Cast the mutable to an integer.

class nni.mutable.MutableExpression(function, repr_template, arguments)[source]

Expression of mutables. Common use cases include: summation of several mutables, binary comparison between two mutables.

The expression is defined by a operator and a list of operands, which must be one or several MutableSymbol or MutableExpression.

The expression can be simplified into a dict of LabeledMutable. It can also be evaluated to be a concrete value (via freeze()), when the values it depends on have been given.

Categorical

class nni.mutable.Categorical(values, *, weights=None, default='__missing__', label=None)[source]

Choosing one from a list of categorical values.

Parameters:
  • values (Iterable[Choice]) – The list of values to choose from. There are no restrictions on value types. They can be integers, strings, and even dicts and lists. There is no intrinsic ordering of the values, meaning that the order in which the values appear in the list doesn’t matter. The values can also be an iterable, which will be expanded into a list.

  • weights (list[float] | None) – The probability distribution of the values. Should be an array with the same length as values. The sum of the distribution should be 1. If not specified, the values will be chosen uniformly.

  • default (Choice | str) – Default value of the mutable. If not specified, the first value will be used.

  • label (str) – The label of the mutable. If not specified, a label will be auto-generated.

Examples

>>> x = Categorical([2, 3, 5], label='x1')
>>> x.simplify()
{'x1': Categorical([2, 3, 5], label='x1')}
>>> x.freeze({'x1': 3})
3
default(memo=None)[source]

The default() of Categorical is the first value unless default value is set.

See also

Mutable.default

grid(memo=None, granularity=None)[source]

Return also values as a grid. Sorted by distribution from most likely to least likely.

See also

Mutable.grid

random(memo=None, random_state=None)[source]

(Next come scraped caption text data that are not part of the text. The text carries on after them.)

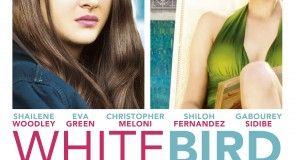 #Deauville2014 : Une affiche pour White Bird, le nouveau film de Gregg Araki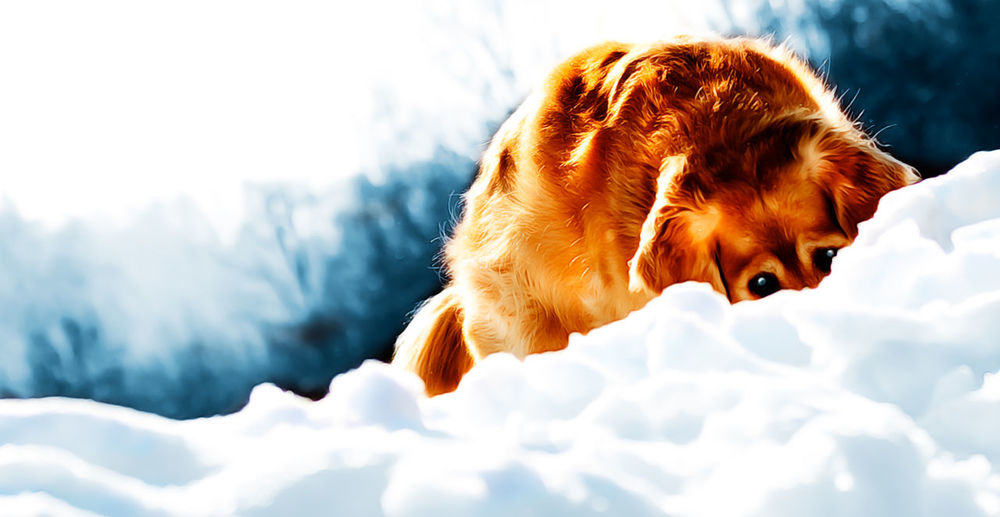 Animal Body Part Animal Hair Animal Head  Beauty In Nature Day Dog Eye Eyes Eyes Watching You Golden Golden Retriever Goldenretriever Hide Hunt Hunting Nature No People Outdoors Sky Snow Watching The Great Outdoors - 2016 EyeEm Awards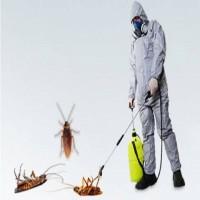 Cockroach Control Brisbane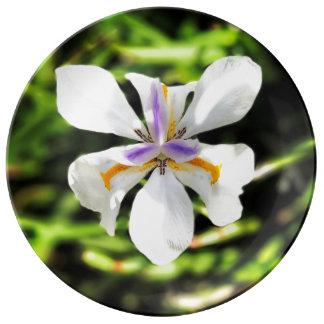 Fairy Iris Fine Porcelain Plate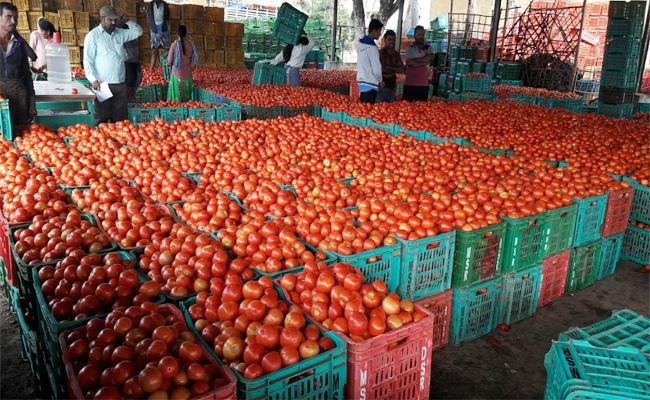 Tomato Prices Hikes in Andhra Pradesh - Sakshi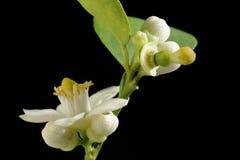 Limefrukt med blomman royaltyfri foto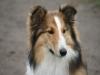 2012-04-24 Collies vom weiten Blick - 39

Randomly sample a value from choices. Distribution is respected if provided.

See also

Mutable.random

CategoricalMultiple

class nni.mutable.CategoricalMultiple(values, *, n_chosen=None, weights=None, default='__missing__', label=None)[source]

Choosing multiple from a list of values without replacement.

It’s implemented with a different class because for most algorithms, it’s very different from Categorical.

CategoricalMultiple can be either treated as a atomic LabeledMutable (i.e., simple format), or be further simplified into a series of more fine-grained mutables (i.e., categorical format).

In categorical format, class:CategoricalMultiple can be broken down to a list of Categorical of true and false, each indicating whether the choice on the corresponding position should be chosen. A constraint will be added if n_chosen is not None. This is useful for some algorithms that only support categorical mutables. Note that the prior distribution will be lost in this process.

Parameters:
  • values (Iterable[Choice]) – The list of values to choose from. See Categorical.

  • n_chosen (int | None) – The number of values to choose. If not specified, any number of values can be chosen.

  • weights (list[float] | None) – The probability distribution of the values. Should be an array with the same length as values. When n_chosen is None, it’s the probability that each candidate is chosen. When n_chosen is not None, the distribution should sum to 1.

  • default (list[Choice] | str) – Default value of the mutable. If not specified, the first n_chosen value will be used.

  • label (str) – The label of the mutable. If not specified, a label will be auto-generated.

Examples

>>> x = CategoricalMultiple([2, 3, 5, 7], n_chosen=2, label='x2')
>>> x.random()
[2, 7]
>>> x.simplify()
{'x2': CategoricalMultiple([2, 3, 5, 7], n_chosen=2, label='x2')}
>>> x.simplify(lambda t: not isinstance(t, CategoricalMultiple))
{
    'x2/0': Categorical([True, False], label='x2/0'),
    'x2/1': Categorical([True, False], label='x2/1'),
    'x2/2': Categorical([True, False], label='x2/2'),
    'x2/3': Categorical([True, False], label='x2/3'),
    'x2/n': ExpressionConstraint(...)
}
>>> x.freeze({'x2': [3, 5]})
[3, 5]
>>> x.freeze({'x2/0': True, 'x2/1': False, 'x2/2': True, 'x2/3': False})
[2, 5]
default(memo=None)[source]

The first n_chosen values. If n_chosen is None, return all values.

See also

Mutable.default

grid(memo=None, granularity=None)[source]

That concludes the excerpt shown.